Tuesday, July 05, 2011
Misery Bay, reviewed
It's been a while since the last Alex McKnight novel, and it was worth the wait. Author Steve Hamilton (recent Edgar Award winner) does a good job of slipping back into the familiar characters and settings of the series, while still keeping it fresh. He feeds you just enough information from past books to refresh your memory, while also helping out first-time readers of the series. (So, you don't need to have read earlier novels to enjoy this one.) Some of the usual, secondary characters of past books just appear in minor roles here (like Leon, McKnight's ex PI partner), but their use is natural and not forced; their appearance fits and enhances the plot line.

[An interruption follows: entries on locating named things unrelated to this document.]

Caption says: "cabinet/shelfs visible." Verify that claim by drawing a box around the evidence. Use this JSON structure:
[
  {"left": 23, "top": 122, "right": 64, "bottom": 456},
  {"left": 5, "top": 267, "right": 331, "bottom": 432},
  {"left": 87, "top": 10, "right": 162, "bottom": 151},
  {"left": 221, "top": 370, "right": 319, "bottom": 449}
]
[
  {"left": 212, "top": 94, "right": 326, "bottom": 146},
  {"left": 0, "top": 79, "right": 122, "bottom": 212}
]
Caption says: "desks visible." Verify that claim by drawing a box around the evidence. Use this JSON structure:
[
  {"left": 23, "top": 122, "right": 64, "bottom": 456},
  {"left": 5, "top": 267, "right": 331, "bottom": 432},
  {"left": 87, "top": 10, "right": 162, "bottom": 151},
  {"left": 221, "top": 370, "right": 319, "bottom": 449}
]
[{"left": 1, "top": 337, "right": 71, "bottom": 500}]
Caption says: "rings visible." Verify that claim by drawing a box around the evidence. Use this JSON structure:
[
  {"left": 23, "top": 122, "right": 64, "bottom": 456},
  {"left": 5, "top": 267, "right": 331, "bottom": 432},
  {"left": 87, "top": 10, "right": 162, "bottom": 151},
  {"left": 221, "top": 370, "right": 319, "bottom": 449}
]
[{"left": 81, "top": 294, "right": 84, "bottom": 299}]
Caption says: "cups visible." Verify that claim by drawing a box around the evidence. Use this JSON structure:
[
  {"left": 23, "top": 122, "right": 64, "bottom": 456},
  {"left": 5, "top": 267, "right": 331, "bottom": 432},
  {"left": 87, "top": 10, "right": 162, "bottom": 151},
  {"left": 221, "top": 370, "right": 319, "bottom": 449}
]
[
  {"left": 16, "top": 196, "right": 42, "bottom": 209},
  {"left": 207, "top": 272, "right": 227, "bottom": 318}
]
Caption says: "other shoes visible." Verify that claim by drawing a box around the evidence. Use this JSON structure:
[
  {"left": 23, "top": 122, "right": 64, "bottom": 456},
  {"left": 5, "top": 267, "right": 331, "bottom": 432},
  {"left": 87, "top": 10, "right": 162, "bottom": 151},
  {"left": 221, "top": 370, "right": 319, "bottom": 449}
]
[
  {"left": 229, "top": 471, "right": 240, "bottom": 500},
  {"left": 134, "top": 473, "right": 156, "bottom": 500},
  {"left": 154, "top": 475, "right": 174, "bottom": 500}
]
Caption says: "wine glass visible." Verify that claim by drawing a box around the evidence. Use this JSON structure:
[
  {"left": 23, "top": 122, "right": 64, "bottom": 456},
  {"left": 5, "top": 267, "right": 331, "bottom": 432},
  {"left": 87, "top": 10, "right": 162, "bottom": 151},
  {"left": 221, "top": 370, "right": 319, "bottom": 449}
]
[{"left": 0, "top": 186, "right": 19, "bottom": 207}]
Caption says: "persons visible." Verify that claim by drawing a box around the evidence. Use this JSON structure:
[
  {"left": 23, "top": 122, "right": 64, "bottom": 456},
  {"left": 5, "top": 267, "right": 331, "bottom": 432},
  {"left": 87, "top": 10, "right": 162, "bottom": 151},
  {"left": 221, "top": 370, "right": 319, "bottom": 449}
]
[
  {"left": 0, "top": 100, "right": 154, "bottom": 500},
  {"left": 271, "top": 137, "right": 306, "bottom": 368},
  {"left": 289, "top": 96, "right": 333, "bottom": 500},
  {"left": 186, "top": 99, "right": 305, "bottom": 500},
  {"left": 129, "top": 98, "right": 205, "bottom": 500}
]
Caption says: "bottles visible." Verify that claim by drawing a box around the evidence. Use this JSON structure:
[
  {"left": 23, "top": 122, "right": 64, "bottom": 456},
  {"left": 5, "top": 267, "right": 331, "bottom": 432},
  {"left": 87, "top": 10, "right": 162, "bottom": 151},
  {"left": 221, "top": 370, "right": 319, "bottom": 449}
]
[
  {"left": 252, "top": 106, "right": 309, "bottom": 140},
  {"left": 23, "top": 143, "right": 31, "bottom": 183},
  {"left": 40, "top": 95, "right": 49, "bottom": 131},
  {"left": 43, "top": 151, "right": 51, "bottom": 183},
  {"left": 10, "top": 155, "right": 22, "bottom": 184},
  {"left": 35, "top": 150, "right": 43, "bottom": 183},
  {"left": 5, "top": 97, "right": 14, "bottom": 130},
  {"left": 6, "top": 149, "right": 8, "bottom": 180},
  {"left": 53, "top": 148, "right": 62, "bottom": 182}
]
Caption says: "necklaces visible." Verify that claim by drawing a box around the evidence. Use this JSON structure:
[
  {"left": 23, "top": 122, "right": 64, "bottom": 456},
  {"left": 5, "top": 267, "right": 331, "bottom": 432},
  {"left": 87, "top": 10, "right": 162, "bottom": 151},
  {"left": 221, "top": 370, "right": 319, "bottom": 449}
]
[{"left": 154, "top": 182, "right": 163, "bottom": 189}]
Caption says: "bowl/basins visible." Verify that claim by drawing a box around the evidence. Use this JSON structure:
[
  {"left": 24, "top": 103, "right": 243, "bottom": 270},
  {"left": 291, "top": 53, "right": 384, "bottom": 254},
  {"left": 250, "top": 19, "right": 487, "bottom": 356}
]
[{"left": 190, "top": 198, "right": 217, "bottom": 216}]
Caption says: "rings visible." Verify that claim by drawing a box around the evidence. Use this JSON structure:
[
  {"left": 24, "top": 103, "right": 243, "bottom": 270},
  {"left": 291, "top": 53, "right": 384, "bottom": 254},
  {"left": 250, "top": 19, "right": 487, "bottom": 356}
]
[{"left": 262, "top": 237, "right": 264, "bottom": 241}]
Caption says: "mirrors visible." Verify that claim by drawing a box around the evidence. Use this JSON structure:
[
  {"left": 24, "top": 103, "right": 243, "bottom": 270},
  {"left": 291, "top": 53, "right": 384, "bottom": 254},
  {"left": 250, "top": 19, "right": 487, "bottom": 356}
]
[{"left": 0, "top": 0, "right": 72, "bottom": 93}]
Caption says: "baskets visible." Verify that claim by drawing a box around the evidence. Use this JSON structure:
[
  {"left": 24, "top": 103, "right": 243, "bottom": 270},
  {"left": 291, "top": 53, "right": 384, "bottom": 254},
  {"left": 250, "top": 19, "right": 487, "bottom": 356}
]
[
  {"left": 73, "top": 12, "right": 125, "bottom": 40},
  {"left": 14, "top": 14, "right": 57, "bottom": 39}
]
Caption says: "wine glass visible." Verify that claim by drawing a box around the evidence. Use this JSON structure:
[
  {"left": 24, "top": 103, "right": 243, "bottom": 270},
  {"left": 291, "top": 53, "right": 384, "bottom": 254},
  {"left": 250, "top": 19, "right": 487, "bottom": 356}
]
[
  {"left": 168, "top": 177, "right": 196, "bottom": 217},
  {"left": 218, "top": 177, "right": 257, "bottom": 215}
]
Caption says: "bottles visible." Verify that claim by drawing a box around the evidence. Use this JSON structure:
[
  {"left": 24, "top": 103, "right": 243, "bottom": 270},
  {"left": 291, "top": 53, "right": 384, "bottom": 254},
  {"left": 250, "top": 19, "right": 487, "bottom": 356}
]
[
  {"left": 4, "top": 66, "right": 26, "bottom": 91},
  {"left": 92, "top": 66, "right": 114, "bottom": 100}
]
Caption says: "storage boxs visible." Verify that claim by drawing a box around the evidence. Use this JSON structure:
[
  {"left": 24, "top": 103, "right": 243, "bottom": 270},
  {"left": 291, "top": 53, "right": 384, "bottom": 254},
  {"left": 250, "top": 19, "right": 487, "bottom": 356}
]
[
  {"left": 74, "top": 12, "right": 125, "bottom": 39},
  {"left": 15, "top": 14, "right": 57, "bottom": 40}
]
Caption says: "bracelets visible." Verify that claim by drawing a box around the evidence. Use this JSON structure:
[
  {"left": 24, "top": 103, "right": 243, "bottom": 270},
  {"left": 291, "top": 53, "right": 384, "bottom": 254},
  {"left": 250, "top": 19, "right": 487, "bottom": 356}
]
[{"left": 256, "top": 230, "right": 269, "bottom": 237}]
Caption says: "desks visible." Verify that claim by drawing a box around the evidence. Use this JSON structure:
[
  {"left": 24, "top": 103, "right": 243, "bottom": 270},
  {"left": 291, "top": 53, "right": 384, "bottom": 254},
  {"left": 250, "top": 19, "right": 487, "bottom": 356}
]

And what is the plot? It starts with the suicide of a college student. Chief of Police Roy Maven, McKnight's occasional nemesis, asks McKnight to look into the suicide, who was the son of Maven's ex-partner, see if there is anything more to it. Of course, there is. When more suicides happen—along with the murders of the suicides' fathers (all ex or current cops)—Maven and McKnight begin to believe that Maven himself may be in danger, not to mention Maven's daughter. A race against time to find the killer begins.
In between some of the chapters are neat, one page movie directions, spoken by an unknown director that really gives the book a scary, intriguing mood. It's a good concept that works, and adds to the overall mystery and tension. As usual, the setting is Michigan's upper peninsula (UP), which, especially in winter, gives the story a bleak, desolate feel. Hamilton's writing is excellent, and moves along at a good, quick pace, no wasted words wasted here. A new, deeper relationship has developed between McKnight and Maven, and it will be interesting to see how Hamilton handles this in future novels.
Misery Bay is an excellent, fast-paced mystery. I wouldn't be surprised if another Edgar is in Hamilton's future.